Philosophy & Time Travel
Lucas Dunlap earned his PhD in Philosophy from the University of Maryland, College Park in 2015. He is currently a postdoctoral fellow at the Rotman Institute of Philosophy at Western University in Ontario, Canada. His research interests are primarily in the foundations of quantum theory. His work has focused mainly on the relationship between quantum information theory and ontic approaches to the interpretation of quantum theory, including whether there is an information-theoretic solution to the measurement problem. He also has a research interest in the models of the behavior of quantum systems in the presence of closed time like curves, and in the philosophical issues of chronology violation more generally

BIOM301:           Biometrics
Dr. Hakenkamp trained as a stream ecologist at the University of Maryland, looking at the role that small invertebrates and the non-native bivalve, Corbicula, played in river ecosystems. During this time, she came to love being a Teaching Assistant in the Biometrics program. Following graduation, she taught for three years at James Madison University and then began lecturing BIOM301 Biometrics at the University of Maryland. Dr. Hakenkamp has been teaching BIOM301 at the Universities at Shady Grove since 2007.

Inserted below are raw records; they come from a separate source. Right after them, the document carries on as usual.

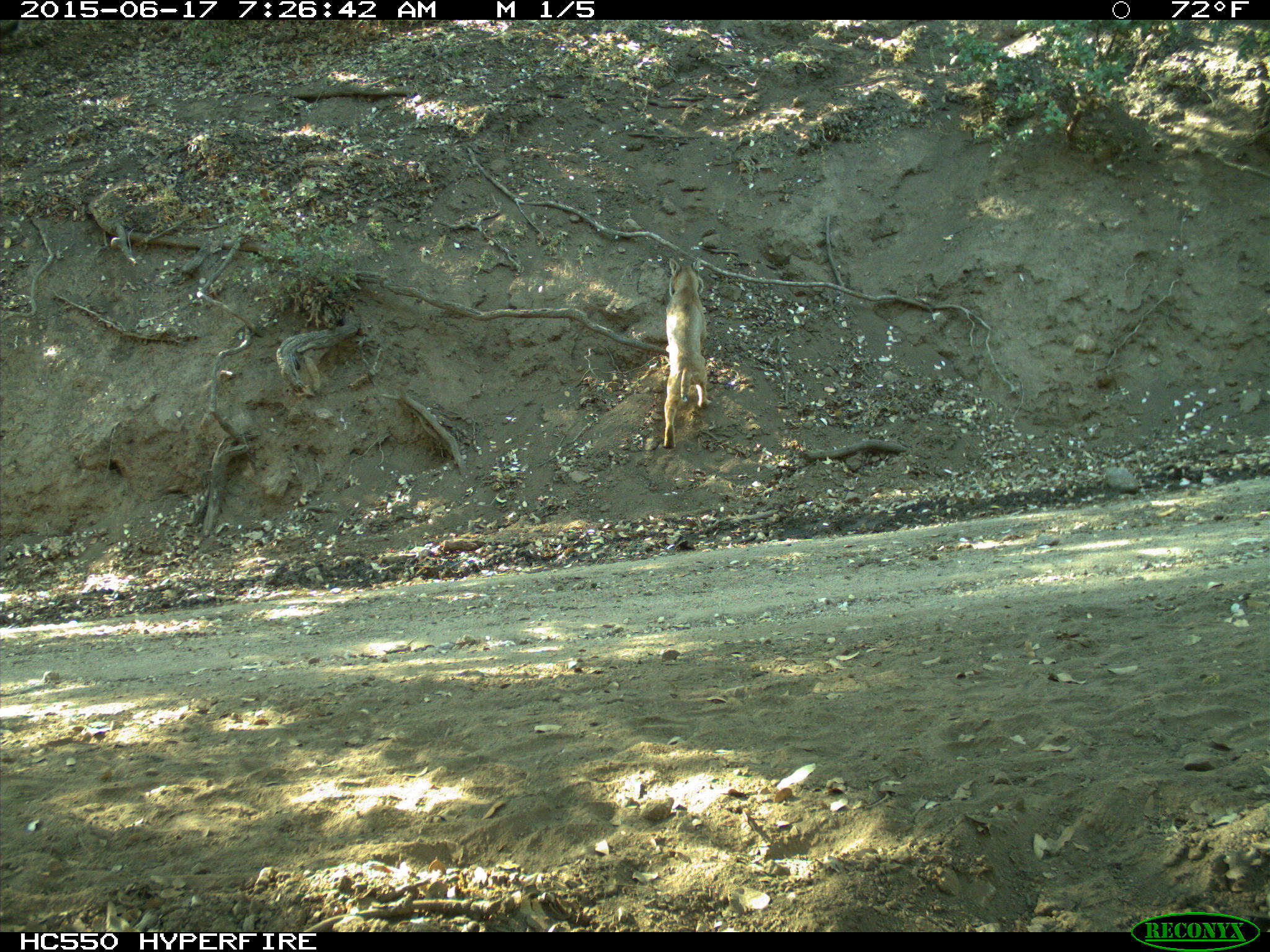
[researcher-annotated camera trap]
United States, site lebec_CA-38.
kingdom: Animalia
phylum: Chordata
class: Mammalia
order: Carnivora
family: Felidae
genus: Lynx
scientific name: Lynx rufus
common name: bobcat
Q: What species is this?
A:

CCJS 310:           Criminal Investigation
C. Thomas Jordan (Tom) holds a B.A. degree in Government and Politics (1991) from the University of Maryland at College Park. Upon graduation, he worked with the U.S. Department of State in their European and Soviet Affairs Bureau. With a strong concentration of Criminal Justice studies, he left the U.S. Department of State to join the U.S. Capitol Police Department in 1993. In 1995, Tom joined the Montgomery County Department of Police where he served in a variety of assignments. In 2010 he earned his M.S. in Management with a certificate in Police Executive Leadership and Emergency Management from the Johns Hopkins University. Tom currently serves as the Deputy Commander of the 5th District (Germantown) for the Montgomery County Department of Police. Tom is also involved with the International Association of Police Chiefs/International Managers of Police Academy and College Training (IMPACT) section whose ultimate goal is to enhance the quality of law enforcement and policing at the international level through education and training. 

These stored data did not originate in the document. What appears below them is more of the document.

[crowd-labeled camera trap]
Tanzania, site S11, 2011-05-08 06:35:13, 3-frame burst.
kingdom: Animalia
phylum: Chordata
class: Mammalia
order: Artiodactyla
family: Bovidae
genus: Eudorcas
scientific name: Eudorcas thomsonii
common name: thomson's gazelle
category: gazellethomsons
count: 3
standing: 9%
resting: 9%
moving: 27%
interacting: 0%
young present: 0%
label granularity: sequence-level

            Personal and Family Finance


W. Stickle

CCJS325:            Slavery in the Twenty First Century:  Combating Human Trafficking
Dr. Wendy Stickle is the director of the CCJS undergraduate program at Shady Grove. She received her Ph.D. from the University of Maryland Department of Criminology and Criminal Justice in 2009. She teaches research methods, criminological theory, and juvenile delinquency, and human trafficking. Her research interests include program and policy evaluation, juvenile delinquency, prevention, and human trafficking.